→ **読解用本文**:
**********
Linux のセキュリティ機能についてのガイドラインを検討する前に、プログラマ の観点でそれらの機能を理解しておきましょう。 このセクションではそれらの機能について概観します。すでに理解されている場合 は読み飛ばしてください。
プログラミング・ガイドの多くは、Linux のセキュリティ関連の項目を軽く 済ましてしまい、大切な情報を省いてしまっています。 特に「どうやって使用するのか」をかいつまんで説明する場合が多く、 その機能を使用することによって生じるセキュリティ上の問題については、 うわべの説明にしか行っていません。 逆に個々の機能については、マニュアルの該当するページに詳細な情報がたくさん 書かれています。しかし、マニュアルページの記述は詳細すぎて全体像の把握を 困難にしがちです。 このセクションでは、そのギャップを埋めようと思います。プログラマが使いそう な Linux におけるセキュリティのしくみを概観します。 一般的なプログラミング・ガイドよりもう少し深くセキュリティに関する事項に 焦点を当て、さらに詳細な情報が得られるよう、参考文献をあげたいと思います。 UNIX でプログラミングをされた方々にとっては、すでにおなじみのことですが、 Linux で拡張された機能や固有の機能もいくつかあります。その機能にびっくり するかもしれません。 このセクションではそれらの相違点を明らかにしていきます。
**********
→ **データ部**:

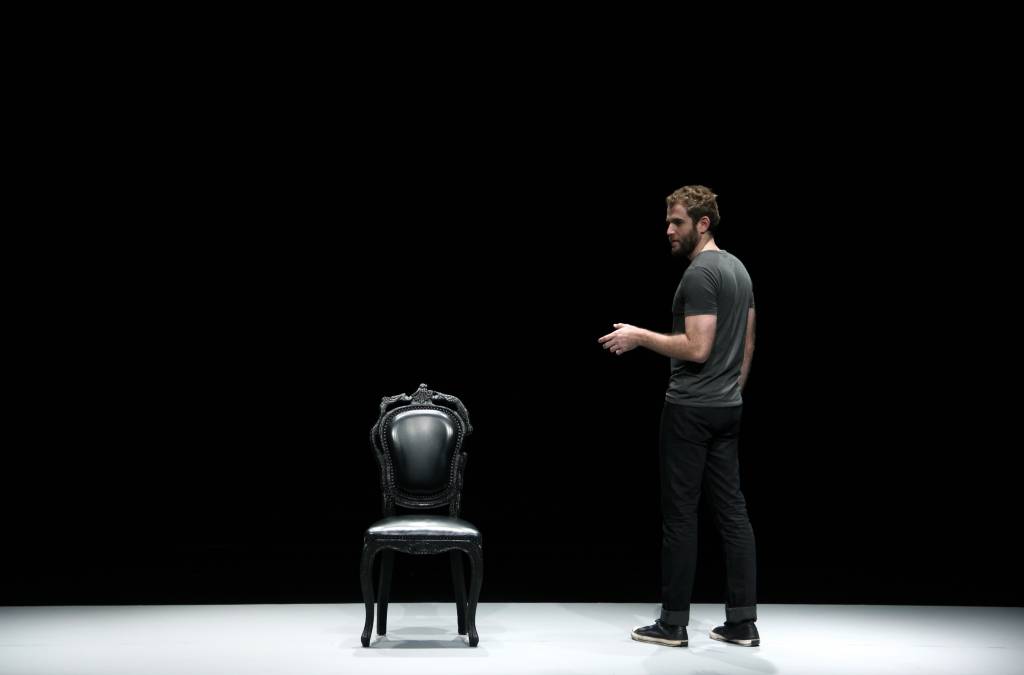 Hamlet — Processo de Revelação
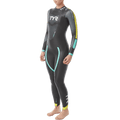 TYR Women's Hurricane Category 2 Wetsuit-Wetsuit-TYR-SwimPath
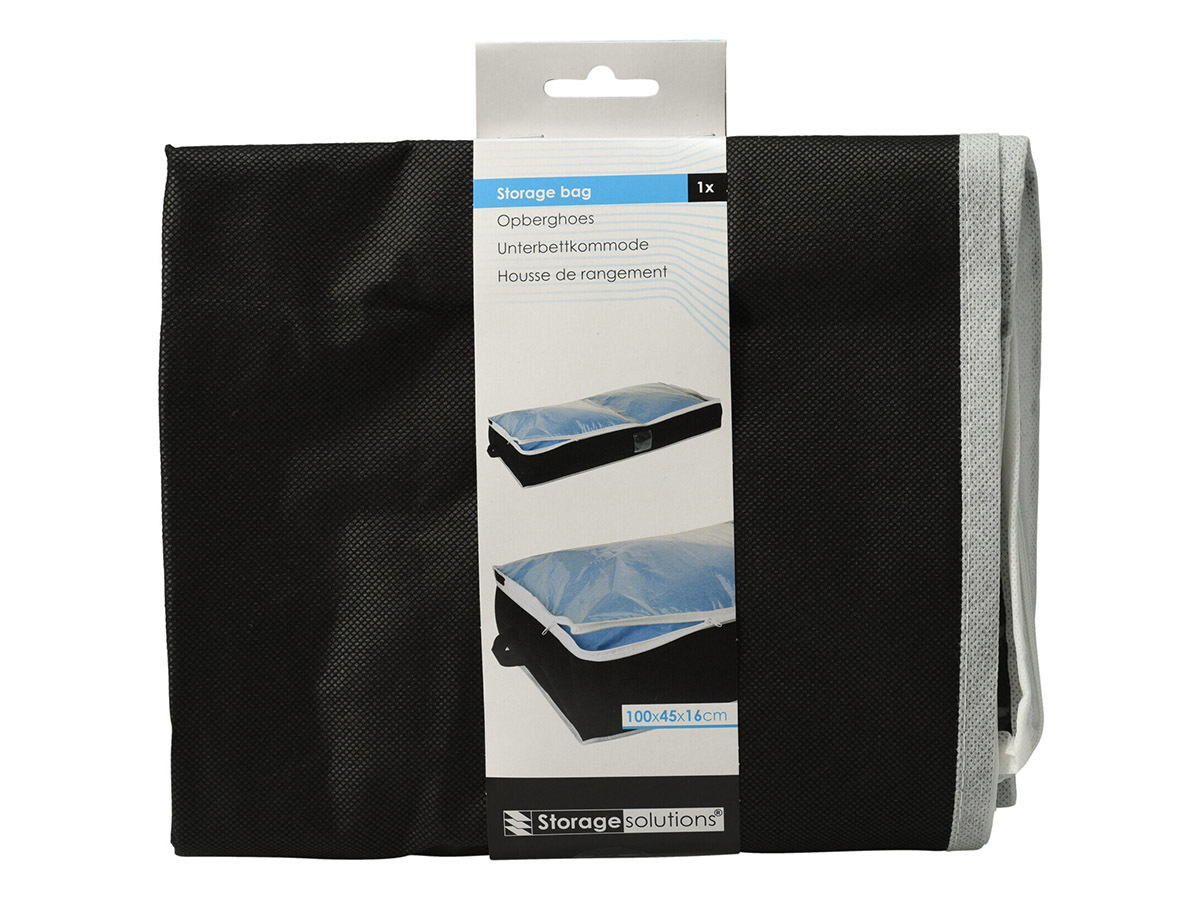Storage Solutions Aufbewahrungshülle – 100 x 45 x 16 cm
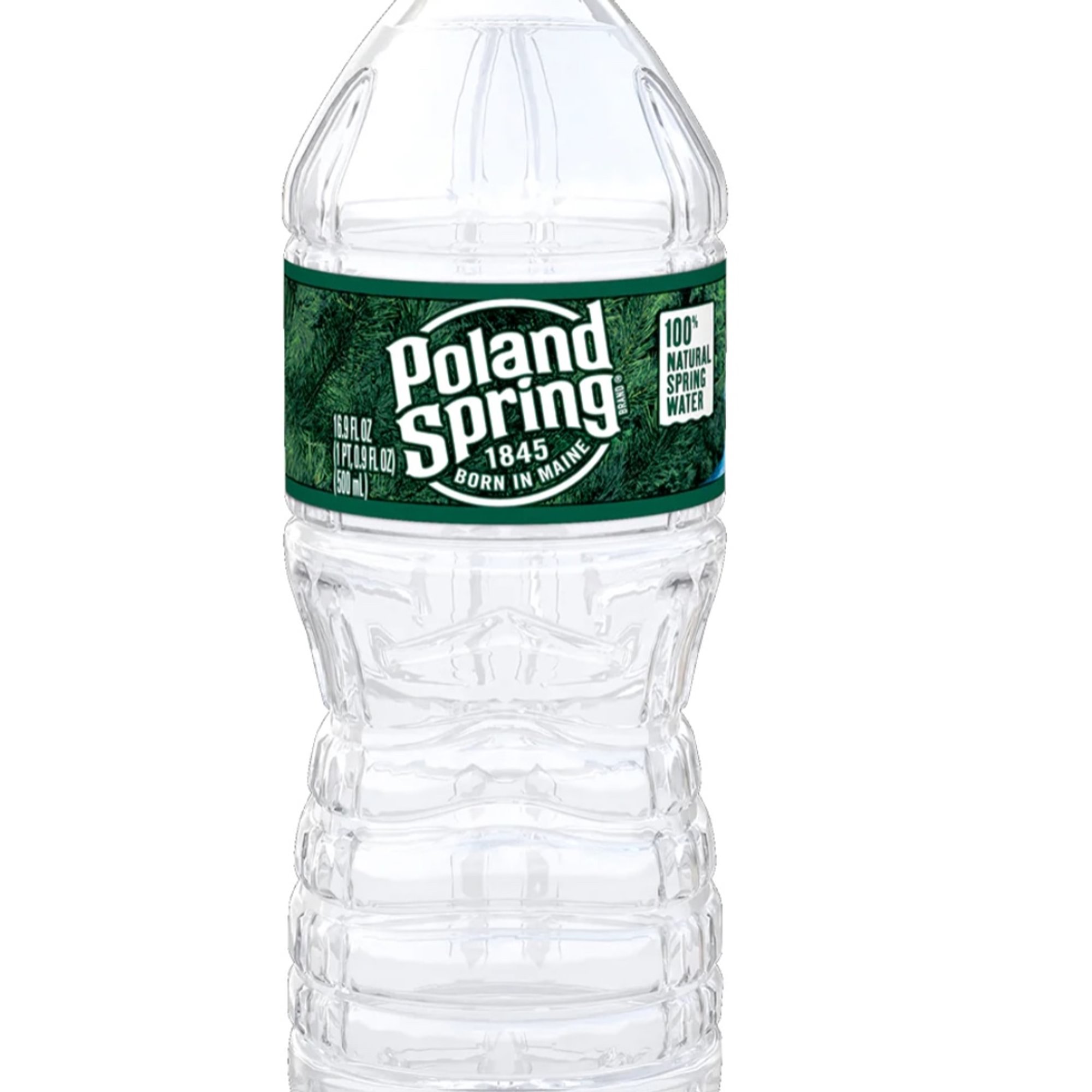 Bottled Water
**********
→ **設問 A**:
Linux のセキュリティ機能についての本文によると、マニュアルページの記述にはどのような難点がありますか。
→ **設問 B**:
Linux のセキュリティ機能についての本文を、最後の文の後から書き進めなさい。
一覧はこの学習では使用しません。

→ **解答欄 A**:
詳細すぎて、全体像の把握を困難にしがちである。

→ **解答欄 B**:
まずは基本的なところから。 本来 Linux とは 2 つの部分から成り立っていて、それぞれ Linux カーネル (及びカーネル・モジュール)と「ユーザー空間」と呼ばれています。ユーザ空間は カーネル上にあり、そこで様々なプログラムが動いています。 ユーザがログインすると、ユーザ名はそのユーザが属している uid(ユーザ ID)と gid(グループ ID)を表す整数値に割り当てられます。 uid が 0 のユーザは特別な権限(役割)を持っていて、「root」と言われています。 root はセキュリティ・チェックをほとんど受けることがなく、システム管理を 行う場合に使用されるユーザです。 セキュリティから見て唯一「対象」となるもの、それがプロセスです(つまり、 いろいろなことを実行している正体は、プロセスそのものなのです)。 プロセスは様々なデータにアクセスします。それはファイルシステム(FSO)で あったり、System V のプロセス間通信(IPC)であったり、ネットワーク・ポート であったりします。 もう少しこの点について、詳しく見ていくことにしましょう。
Linux ではユーザ・レベルでの動作をプロセスを動かすことで実現しています。 独立した「スレッド」をサポートするシステムが多いのですが、Linux では スレッドそれぞれを複数のプロセスとして走らせて実現しているようです(Linux カーネルは最適化をはかることによって、スレッド並の実行速度を稼いでいます)。
訳註:Linux のスレッドはユーザ・レベルではなく、カーネル・レベル のスレッドで、カーネルがスレッドの制御を行っています。fork() と同じく 子プロセスを起こしますが、コンテキストの何を親プロセスと共有できるかを 指定できます。
それぞれのプロセスは、次のようなセキュリティ関連の属性を持っています。
訳註:ここで述べられている「カウンタ」とは、プロセスの実行履歴 を計測するために用いられるカウンタを意味します。
属性とプロセスが実際どのように関連しているのかを知りたければ、Linux の ソース・コードを参照してください。include/linux/sched.h で定義されている 構造体の task_struct がキーポイントです。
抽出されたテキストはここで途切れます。